The play is a mashup of Shakespeare and the Godfather. It’s got equal parts of each. I didn’t want to do a straight transfer of the movie script into iambic pentameter, since I felt there was richer territory to be explored by incorporating iconic Shakespearean conceits into the narrative. So there are purely Shakespearean moments in the play that work in both worlds, and there are just as many dramatic moments as there are comic ones. I wanted the audience to feel that they were watching an actual Shakespeare play that happens to be about organized crime. It’s also a uniquely live experience – it’s written to be done by a relatively small group of actors with a lean, muscular performance style. The show rides the line between parody and homage – to both The Godfather and Shakespeare – and creates a new audience experience of both sources.

Does someone need to have seen The Godfather to enjoy this play?

Not at all. It’s obviously more fun if the audience knows The Godfather movies well, but the play stands on its own. I kept the plot points clear so audiences could relax and just enjoy it. I figured even if people had seen the movie it’s probably been a few years, so a little reminder here and there wouldn’t hurt. And it’s extra fun if the audience knows Shakespeare. There are just as many references to his plays as to The Godfather (Hamlet, Romeo & Juliet, Richard III, As You Like It, Julius Caesar…just to name a few), so hopefully its fun to watch how those references are played too.

What do you think of Classic Chic’s choice to cast all the roles with female actors? How does this change the experience of the play, if at all?

It’s always illuminating when Shakespeare is cast against gender, since it directs the audience’s attention to the universality of human experience. The same can be said of Classic Chic’s casting of Corleone. The story takes place in a heavily male-dominated world where women are relegated to the background. By casting all women, that balance is upset. We’re invited to see power (and its potential corruption) as something both men and women can wield with equal strength. If there’s anything that fundamentally changes with the all-female casting, it could be that we’re even more aware of how female characters are treated in the original Godfather story.

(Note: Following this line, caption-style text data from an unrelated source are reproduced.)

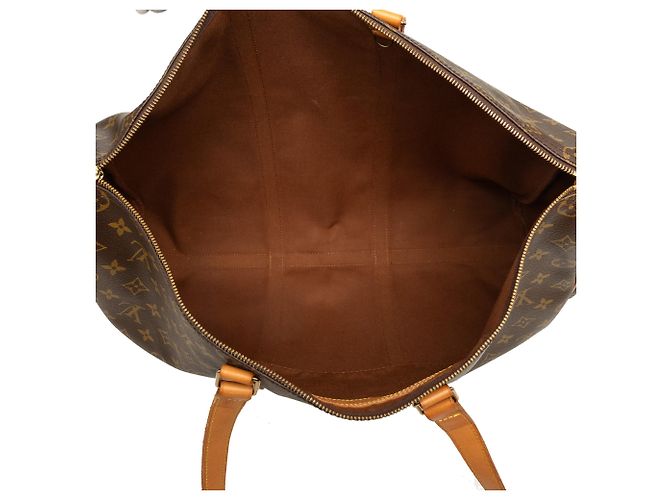 Louis Vuitton Brown Monogram Sac Flanerie 50 - vista 4
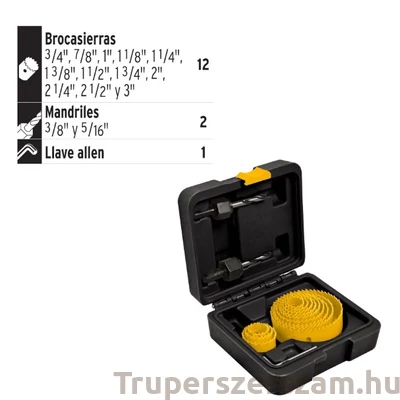 Kép 1/3 - Körkivágó készlet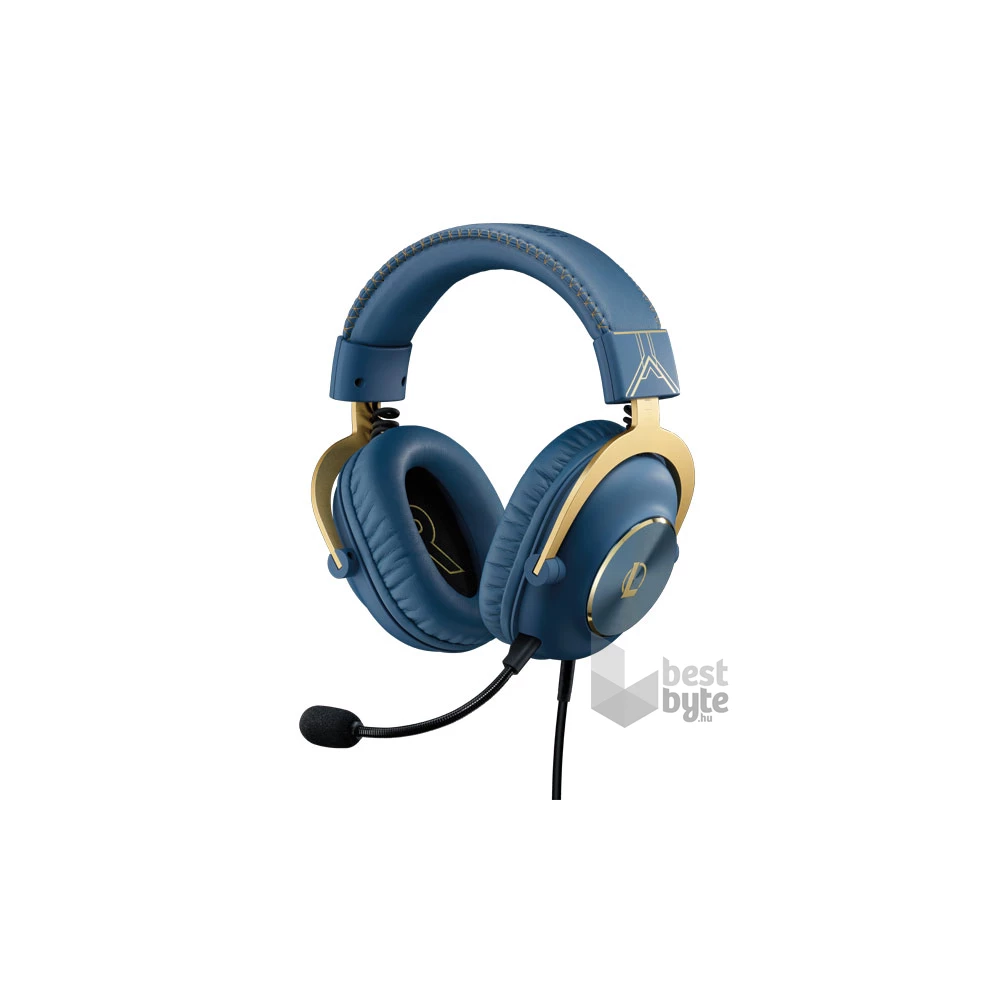 Logitech G PRO X League of Legends Edition USB vezetékes gamer headset
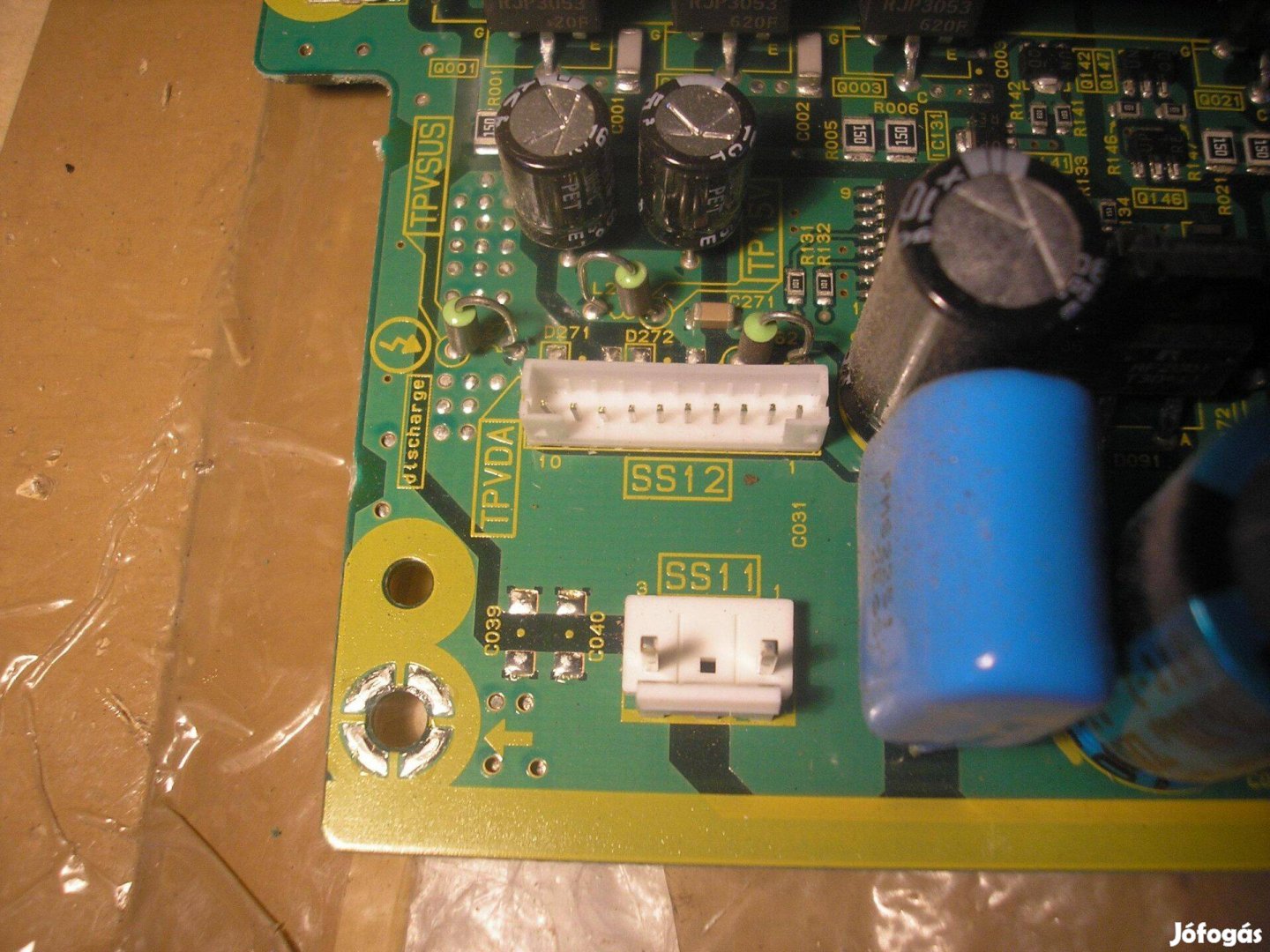 4598 Panasonic TH-42PV60EH SS Board Tnpa3815 1SS Txnss1Bjtb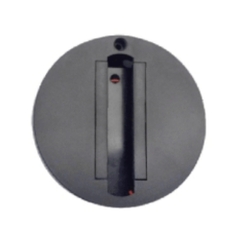 Đế Chuyển Đổi Rọi Ray Thành Rọi Ngồi Asia Lighting CH-01-TRÒN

I’m looking forward to seeing what the response is. I expect it to be quite positive!

What is your favourite thing about this play? (A moment, line, character, whatever.)

This may seem like too general an answer, but my favourite thing about this play is that it exists at all. I wrote one segment of the Godfather story in Shakespeare’s style as part of a Fringe Festival fundraiser in Minnesota in 2005. It was just a small piece, intended as nothing more than a silly sketch for one night. But afterward, everyone kept saying I should write the whole thing and do it as a Fringe show. So I did, and it went very well when we performed it that summer. After that run I was asked repeatedly to build the show out into a full-length show, which I did in 2009. It was difficult but rewarding to write, and I’m thrilled the show has had such a healthy life after that initial sketch in 2005.

If I were to choose a favourite moment, I’d say it’s Michael’s monologue after he visits Vito in the hospital. It’s so utterly Shakespearean – a private moment inside the mind of a character who is wrestling with an enormous life decision. The movie just depicts Michael saying “I’m with you now” to his father, which is a huge reversal for that character. But being a film, this critical moment is captured in one short sentence (and Al Pacino’s face). In Shakespeare, we’d experience the inner workings of the character’s mind in language. So I wrote what I though that moment would have been if it had been in a Shakespeare play. I’m happy with how it turned out.